+++ Records provided
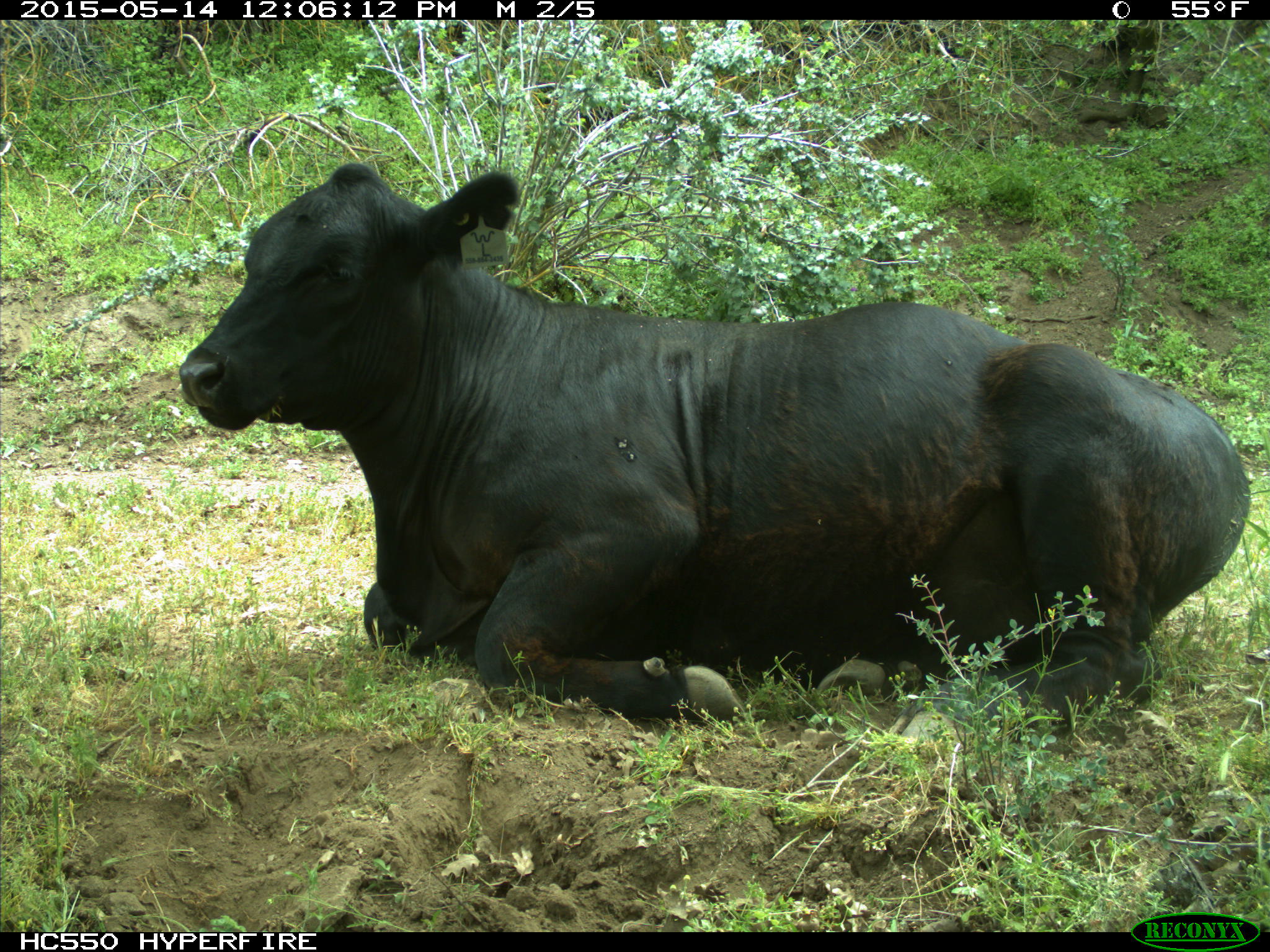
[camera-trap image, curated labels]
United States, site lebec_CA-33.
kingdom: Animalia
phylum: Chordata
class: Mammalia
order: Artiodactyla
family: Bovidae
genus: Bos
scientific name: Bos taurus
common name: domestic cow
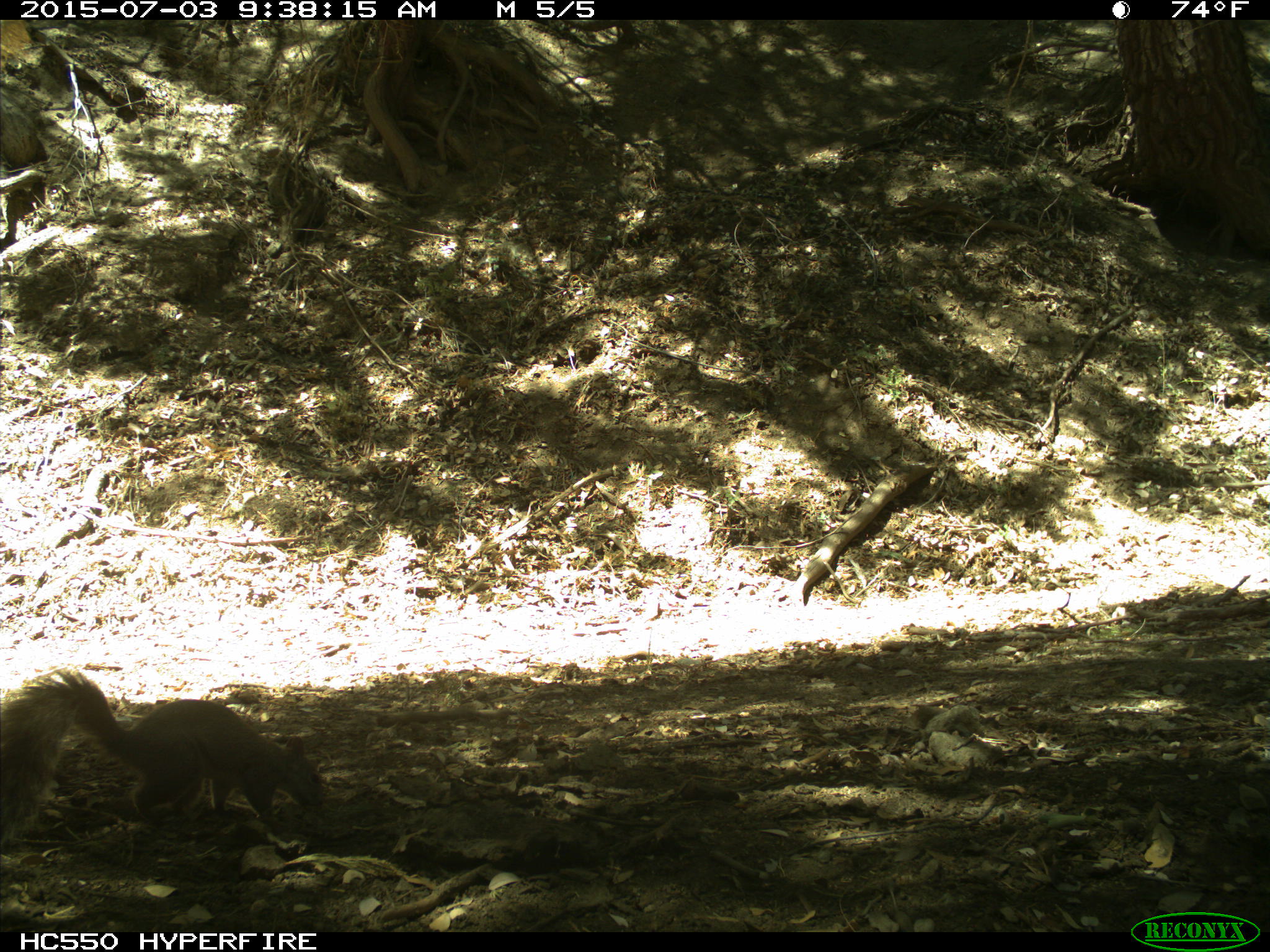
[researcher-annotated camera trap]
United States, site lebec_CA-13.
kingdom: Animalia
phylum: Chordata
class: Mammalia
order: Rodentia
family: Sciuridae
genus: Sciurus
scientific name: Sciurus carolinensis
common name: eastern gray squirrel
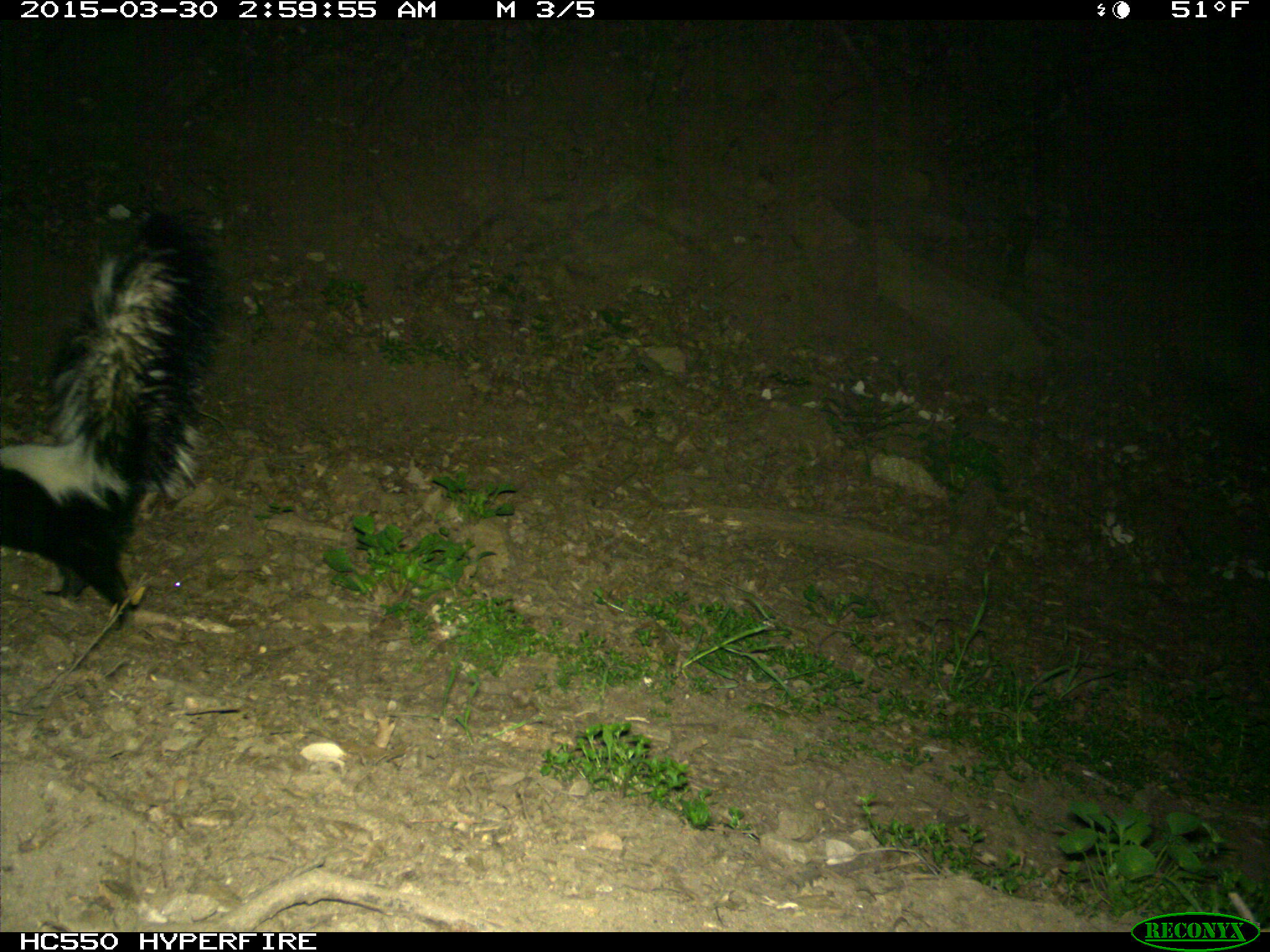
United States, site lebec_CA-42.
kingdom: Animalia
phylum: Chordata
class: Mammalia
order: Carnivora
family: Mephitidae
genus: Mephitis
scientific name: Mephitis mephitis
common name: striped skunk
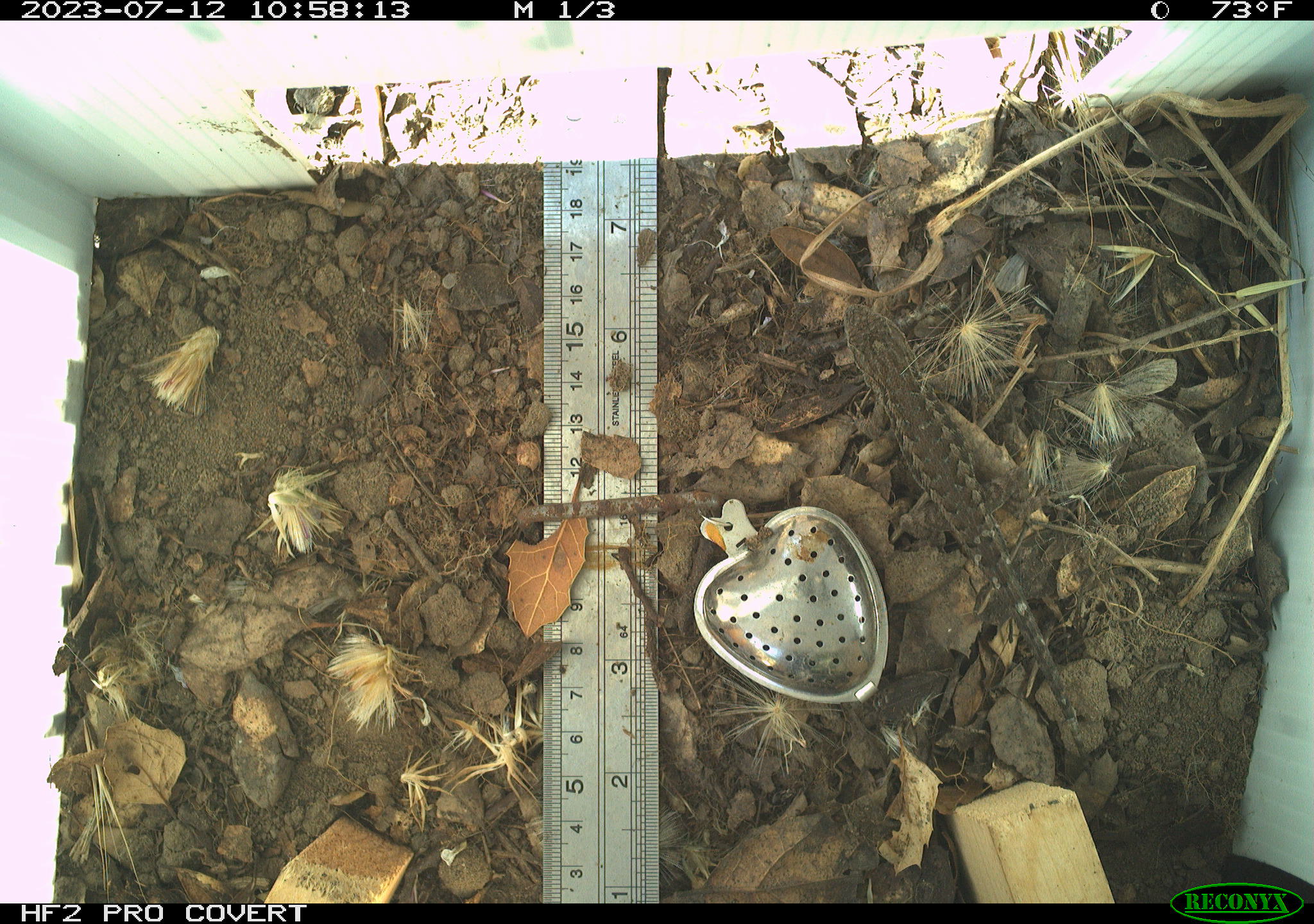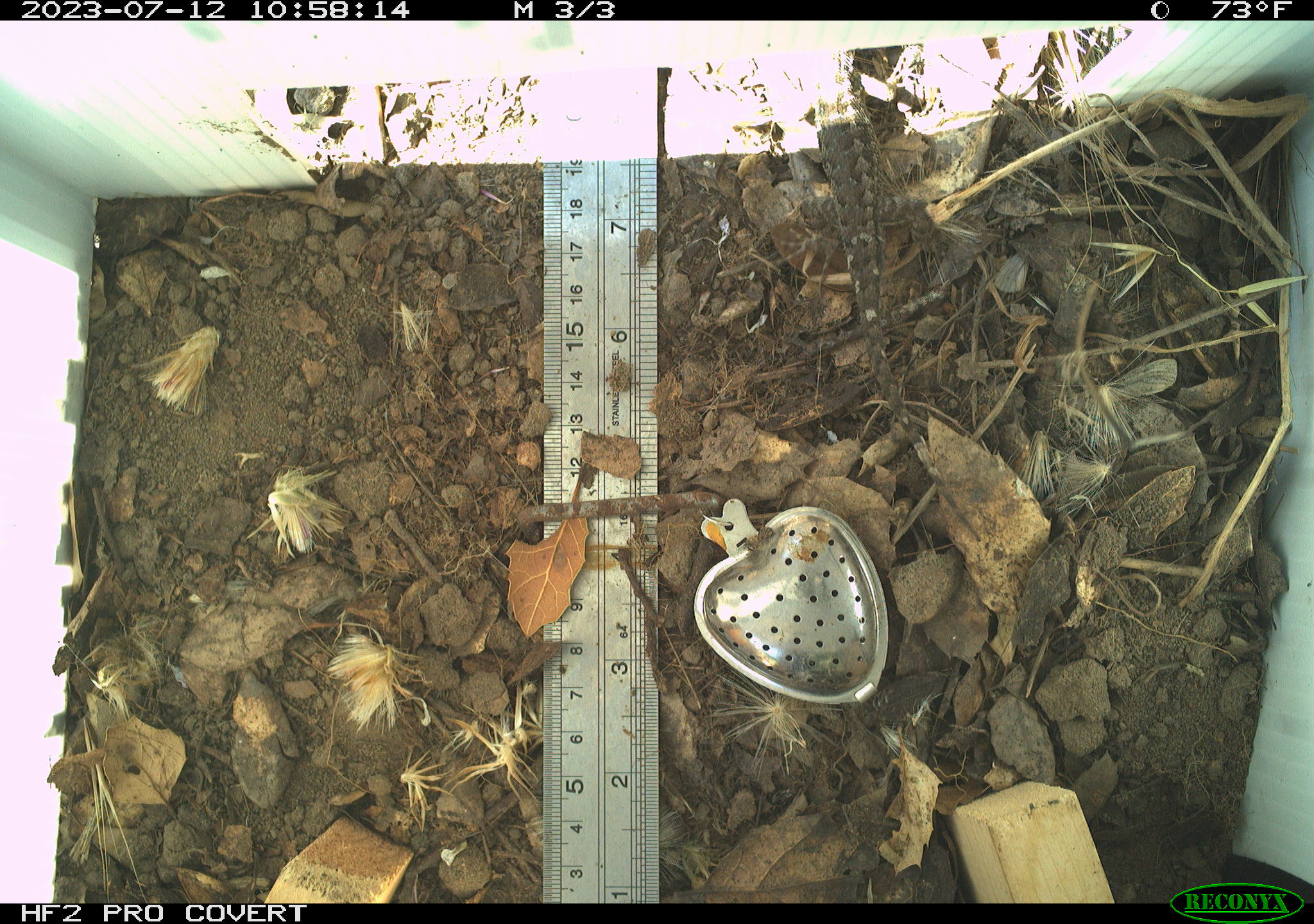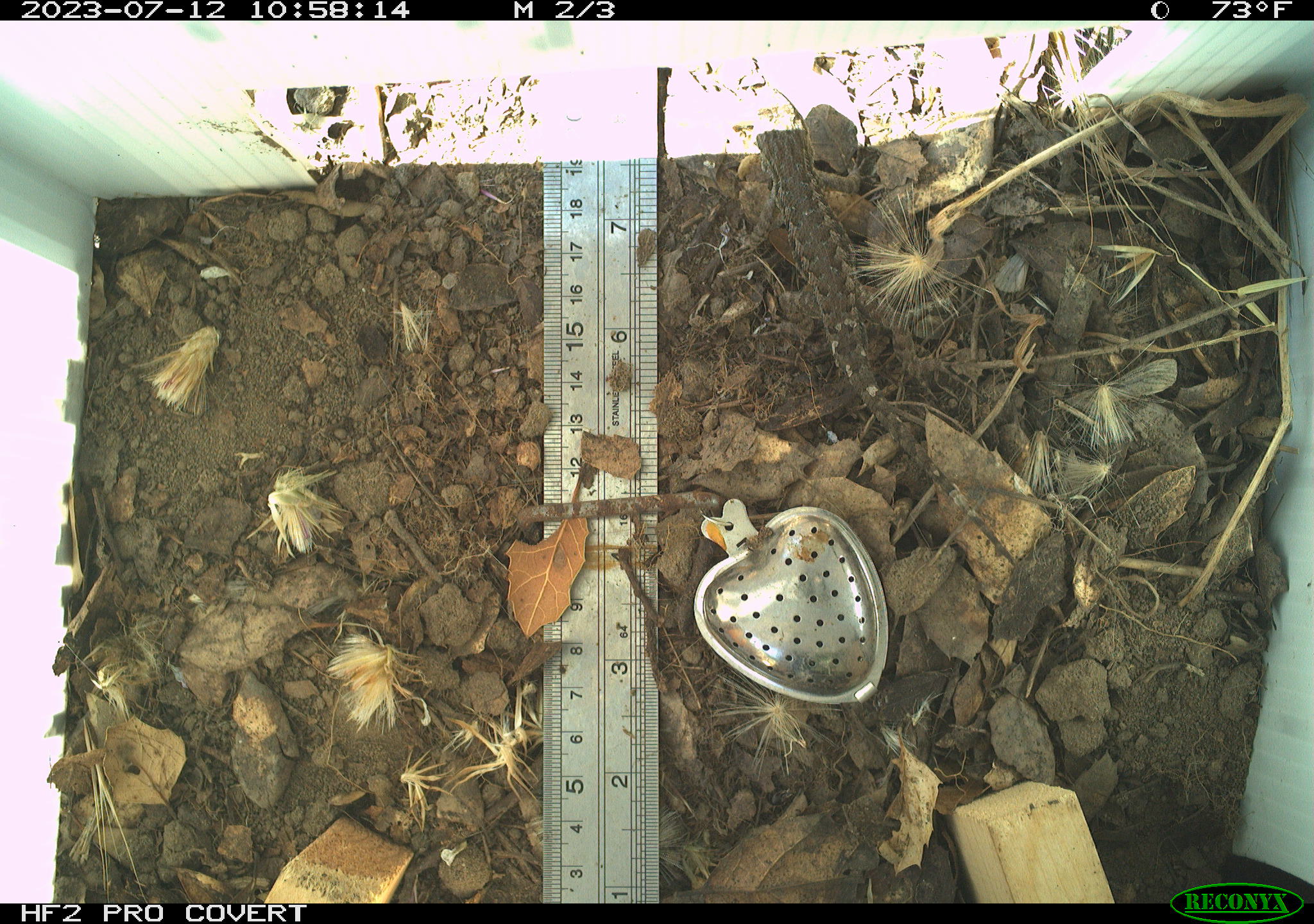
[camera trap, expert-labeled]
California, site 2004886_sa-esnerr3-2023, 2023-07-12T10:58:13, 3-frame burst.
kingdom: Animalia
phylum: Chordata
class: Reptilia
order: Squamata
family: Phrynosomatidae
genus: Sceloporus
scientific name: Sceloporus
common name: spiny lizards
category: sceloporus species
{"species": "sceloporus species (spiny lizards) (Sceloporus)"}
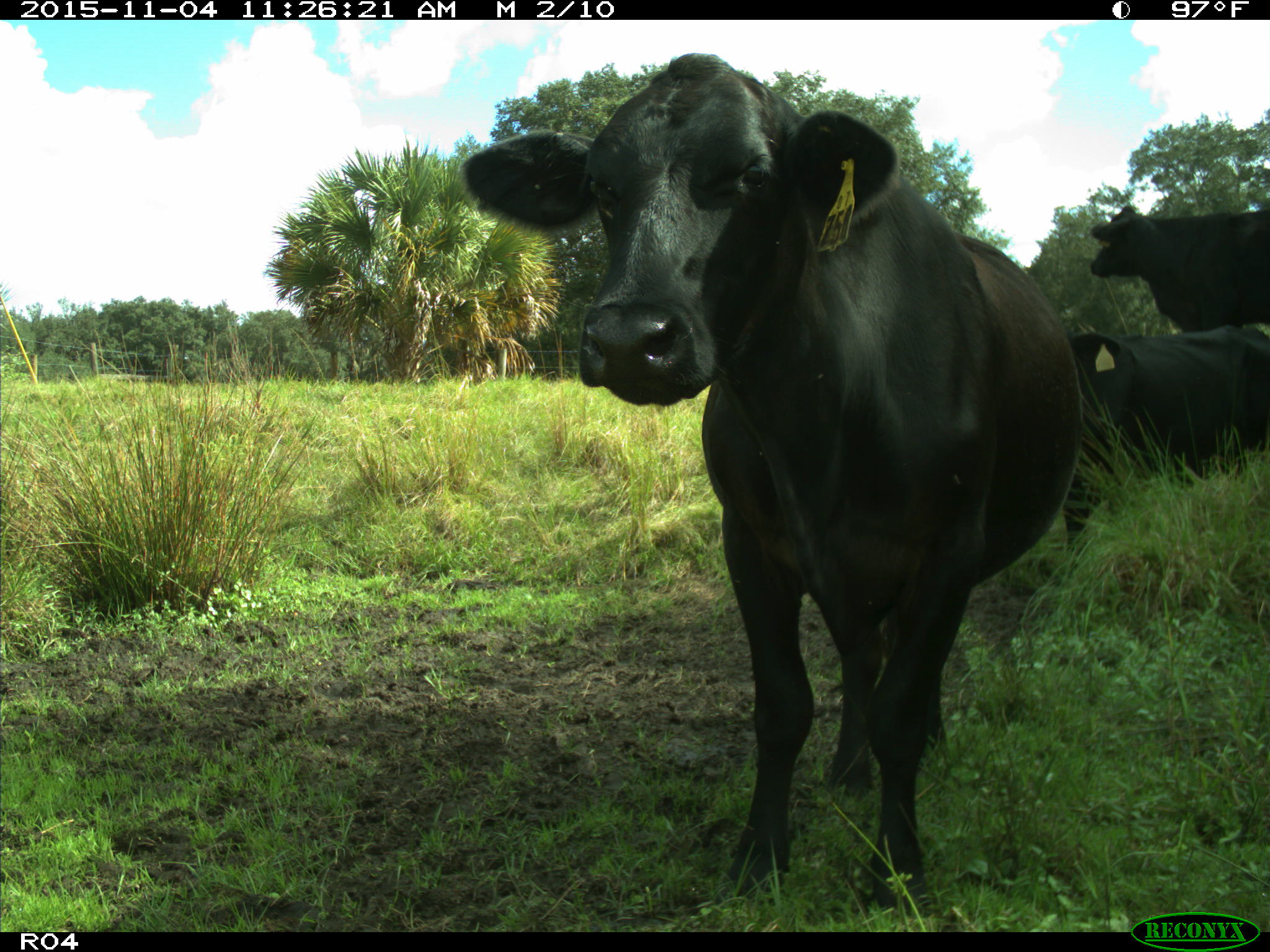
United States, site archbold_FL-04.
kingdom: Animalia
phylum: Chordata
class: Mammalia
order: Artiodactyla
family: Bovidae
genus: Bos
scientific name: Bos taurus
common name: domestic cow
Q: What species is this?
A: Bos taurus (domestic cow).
++++++
-- Problem statement --
The string "name" may appear in the entries. Say how many lines contain it, as a bare number.

-- Exercise answer --
10